One possible explanation is that the virus is changing rapidly and that what may be true for a strain circulating in Cambodia is not for a strain circulating in Turkey. Another is that the virus may have a much longer latency period in some people.


Comments:
Or we may be getting individual mutations of an H2H-transmittable Captain Trips, but it's TOO lethal -- kills its host too quick to be highly contaigous. Like ebola.

So you get a small cluster as it spreads to one or two others who immediately die off, stopping the chain before it spreads any further.

My guess is, it's barely H2H-transmittable right now; you can catch it H2H, but it takes more than just casual exposure. (I remember Hansen's Disease; technically it's contaigous, but you have to really work at it.) And with the high lethality, you normally die off before others have had enough contact with you to catch it from you.
 
That's very logical, but what would then be the extended incubation periods are too long to support the "quick kill" theory.

Also the clusters have been a consistent pattern in Indonesia.

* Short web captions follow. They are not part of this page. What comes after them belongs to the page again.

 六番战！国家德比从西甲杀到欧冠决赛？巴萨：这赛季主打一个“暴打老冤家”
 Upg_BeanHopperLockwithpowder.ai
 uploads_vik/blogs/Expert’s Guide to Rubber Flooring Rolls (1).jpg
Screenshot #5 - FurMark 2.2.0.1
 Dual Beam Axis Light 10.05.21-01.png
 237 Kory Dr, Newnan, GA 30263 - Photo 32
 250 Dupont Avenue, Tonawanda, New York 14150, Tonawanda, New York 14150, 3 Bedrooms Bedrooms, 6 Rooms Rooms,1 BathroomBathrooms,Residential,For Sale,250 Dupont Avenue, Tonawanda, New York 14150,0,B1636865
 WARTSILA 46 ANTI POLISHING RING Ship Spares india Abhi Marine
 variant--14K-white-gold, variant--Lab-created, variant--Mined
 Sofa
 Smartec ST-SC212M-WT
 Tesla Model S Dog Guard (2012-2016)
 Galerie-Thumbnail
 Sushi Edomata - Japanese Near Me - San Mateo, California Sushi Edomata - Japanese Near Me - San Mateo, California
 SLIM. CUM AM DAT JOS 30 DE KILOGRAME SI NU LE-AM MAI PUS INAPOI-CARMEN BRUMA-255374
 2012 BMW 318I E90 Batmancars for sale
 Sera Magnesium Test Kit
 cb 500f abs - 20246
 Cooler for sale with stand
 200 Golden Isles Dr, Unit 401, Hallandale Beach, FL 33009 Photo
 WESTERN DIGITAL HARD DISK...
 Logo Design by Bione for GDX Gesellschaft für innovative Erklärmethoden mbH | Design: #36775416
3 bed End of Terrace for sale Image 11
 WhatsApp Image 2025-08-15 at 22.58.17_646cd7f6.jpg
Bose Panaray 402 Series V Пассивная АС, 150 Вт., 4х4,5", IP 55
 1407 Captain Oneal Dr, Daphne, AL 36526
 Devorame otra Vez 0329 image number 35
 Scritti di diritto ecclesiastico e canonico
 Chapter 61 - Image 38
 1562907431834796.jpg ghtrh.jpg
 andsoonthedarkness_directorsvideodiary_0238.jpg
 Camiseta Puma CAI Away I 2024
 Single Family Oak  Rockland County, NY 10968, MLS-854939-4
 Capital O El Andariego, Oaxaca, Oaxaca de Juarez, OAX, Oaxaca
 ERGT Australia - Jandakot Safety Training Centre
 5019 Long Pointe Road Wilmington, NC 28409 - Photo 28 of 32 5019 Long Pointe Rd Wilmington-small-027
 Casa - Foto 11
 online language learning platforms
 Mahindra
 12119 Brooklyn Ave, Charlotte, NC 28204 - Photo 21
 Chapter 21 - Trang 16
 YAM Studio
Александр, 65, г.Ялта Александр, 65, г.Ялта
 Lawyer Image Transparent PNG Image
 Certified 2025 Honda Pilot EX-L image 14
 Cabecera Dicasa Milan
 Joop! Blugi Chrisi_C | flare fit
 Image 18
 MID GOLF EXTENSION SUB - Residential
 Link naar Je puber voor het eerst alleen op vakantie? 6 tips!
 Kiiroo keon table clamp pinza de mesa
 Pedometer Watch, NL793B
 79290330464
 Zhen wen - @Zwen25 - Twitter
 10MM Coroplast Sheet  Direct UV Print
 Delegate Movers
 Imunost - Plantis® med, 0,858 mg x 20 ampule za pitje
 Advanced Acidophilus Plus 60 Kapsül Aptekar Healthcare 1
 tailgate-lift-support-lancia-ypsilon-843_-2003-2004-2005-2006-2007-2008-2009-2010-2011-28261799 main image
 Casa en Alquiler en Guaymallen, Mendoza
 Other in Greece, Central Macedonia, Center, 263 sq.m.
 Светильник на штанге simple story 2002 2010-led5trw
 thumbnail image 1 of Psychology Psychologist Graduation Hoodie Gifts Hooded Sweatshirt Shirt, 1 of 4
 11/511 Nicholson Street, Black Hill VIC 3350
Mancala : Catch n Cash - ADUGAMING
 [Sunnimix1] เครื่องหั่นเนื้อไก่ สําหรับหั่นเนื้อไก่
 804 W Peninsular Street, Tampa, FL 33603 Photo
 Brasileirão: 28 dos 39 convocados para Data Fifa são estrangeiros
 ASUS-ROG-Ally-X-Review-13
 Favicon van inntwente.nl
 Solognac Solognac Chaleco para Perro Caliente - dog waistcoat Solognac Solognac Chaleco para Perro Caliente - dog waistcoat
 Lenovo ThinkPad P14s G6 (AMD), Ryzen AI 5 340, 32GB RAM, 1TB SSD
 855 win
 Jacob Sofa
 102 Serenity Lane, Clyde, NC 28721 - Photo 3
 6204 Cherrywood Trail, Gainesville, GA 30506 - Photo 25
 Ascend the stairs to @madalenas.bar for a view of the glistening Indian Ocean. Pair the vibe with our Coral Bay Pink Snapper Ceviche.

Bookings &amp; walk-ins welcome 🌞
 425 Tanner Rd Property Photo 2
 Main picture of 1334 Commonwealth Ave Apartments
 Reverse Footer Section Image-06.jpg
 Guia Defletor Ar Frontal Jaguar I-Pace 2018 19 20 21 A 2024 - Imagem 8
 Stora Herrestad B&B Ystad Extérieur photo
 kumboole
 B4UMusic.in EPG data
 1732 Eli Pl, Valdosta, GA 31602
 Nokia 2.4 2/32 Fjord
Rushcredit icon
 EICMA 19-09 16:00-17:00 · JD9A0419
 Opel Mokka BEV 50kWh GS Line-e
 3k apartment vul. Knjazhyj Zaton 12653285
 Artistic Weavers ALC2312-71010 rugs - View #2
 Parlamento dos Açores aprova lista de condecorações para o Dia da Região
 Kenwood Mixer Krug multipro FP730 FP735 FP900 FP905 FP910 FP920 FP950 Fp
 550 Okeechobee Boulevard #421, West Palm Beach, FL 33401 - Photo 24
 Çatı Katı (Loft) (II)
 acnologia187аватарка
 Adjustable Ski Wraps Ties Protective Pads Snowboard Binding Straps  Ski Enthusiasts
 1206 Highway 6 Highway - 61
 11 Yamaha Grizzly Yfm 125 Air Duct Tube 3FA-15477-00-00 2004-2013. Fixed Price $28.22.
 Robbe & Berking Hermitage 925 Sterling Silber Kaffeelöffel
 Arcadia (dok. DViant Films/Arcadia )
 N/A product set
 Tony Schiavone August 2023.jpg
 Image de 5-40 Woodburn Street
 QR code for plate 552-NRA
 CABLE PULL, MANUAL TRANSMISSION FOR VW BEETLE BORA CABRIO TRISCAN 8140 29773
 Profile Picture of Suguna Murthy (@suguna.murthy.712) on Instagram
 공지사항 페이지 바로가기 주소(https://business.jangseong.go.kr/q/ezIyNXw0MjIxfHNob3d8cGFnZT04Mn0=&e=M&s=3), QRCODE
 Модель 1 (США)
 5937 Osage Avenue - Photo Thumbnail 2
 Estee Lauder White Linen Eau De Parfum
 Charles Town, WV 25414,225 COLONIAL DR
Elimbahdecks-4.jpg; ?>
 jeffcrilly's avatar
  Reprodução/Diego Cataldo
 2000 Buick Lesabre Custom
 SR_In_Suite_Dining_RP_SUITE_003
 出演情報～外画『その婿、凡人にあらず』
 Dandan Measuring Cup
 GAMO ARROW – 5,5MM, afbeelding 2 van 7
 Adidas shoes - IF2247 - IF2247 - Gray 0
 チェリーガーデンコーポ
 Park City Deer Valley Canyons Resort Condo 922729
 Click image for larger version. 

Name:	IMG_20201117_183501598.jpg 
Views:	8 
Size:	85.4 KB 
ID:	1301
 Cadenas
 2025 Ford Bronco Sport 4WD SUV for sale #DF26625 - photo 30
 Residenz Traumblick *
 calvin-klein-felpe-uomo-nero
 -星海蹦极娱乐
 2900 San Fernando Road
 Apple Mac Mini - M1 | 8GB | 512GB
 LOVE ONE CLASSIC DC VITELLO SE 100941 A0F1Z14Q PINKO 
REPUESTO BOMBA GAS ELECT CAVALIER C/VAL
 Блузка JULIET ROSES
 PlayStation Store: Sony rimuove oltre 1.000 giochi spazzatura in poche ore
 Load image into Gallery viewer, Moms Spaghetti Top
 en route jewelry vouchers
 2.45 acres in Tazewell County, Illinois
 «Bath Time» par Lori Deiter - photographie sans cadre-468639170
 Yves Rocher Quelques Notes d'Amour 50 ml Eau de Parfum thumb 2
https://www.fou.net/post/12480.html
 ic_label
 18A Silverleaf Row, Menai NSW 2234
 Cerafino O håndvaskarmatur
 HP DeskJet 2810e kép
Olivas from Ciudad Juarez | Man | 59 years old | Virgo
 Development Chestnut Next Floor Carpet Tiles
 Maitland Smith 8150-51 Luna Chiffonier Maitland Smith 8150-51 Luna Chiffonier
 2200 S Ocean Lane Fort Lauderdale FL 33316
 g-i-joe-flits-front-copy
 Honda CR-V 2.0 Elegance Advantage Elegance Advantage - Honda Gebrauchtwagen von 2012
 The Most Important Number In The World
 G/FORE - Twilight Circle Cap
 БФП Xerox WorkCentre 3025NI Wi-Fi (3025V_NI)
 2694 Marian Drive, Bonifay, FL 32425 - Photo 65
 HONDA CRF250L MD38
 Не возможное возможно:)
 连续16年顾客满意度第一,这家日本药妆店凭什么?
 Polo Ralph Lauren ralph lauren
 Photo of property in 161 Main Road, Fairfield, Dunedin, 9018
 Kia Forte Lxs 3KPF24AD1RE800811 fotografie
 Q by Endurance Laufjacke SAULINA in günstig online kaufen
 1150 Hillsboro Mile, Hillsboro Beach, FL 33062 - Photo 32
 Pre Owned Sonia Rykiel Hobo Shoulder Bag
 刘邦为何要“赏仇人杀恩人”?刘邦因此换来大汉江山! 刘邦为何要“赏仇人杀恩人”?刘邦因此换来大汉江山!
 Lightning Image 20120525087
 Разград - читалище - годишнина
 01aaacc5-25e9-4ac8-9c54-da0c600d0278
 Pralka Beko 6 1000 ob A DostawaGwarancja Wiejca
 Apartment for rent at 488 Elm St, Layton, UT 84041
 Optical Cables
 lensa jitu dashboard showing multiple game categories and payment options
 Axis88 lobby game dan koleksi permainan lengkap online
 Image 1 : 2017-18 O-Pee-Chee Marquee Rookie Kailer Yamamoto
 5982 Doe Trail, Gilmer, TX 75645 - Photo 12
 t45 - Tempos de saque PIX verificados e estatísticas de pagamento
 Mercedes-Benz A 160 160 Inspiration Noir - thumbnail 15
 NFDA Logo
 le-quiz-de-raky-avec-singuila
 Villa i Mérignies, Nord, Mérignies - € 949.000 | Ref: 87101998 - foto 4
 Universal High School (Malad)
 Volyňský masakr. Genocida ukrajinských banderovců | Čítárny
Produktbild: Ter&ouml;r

It may be that casual transmission between humans doesn't occur once the virus has moved to deeper tissue sites and that the virus is contagious between humans for the very brief period when the virus is in the throat. If so, we are looking at a very long latency time indeed.

In the Indonesian cluster I mentioned earlier, the exposure to sick birds occurred at least two weeks prior to the first human illnesses.

One problem with detecting H5N1 cases is that traditional swab testing doesn't work well because there generally is not virus in the throat and mouth for very long.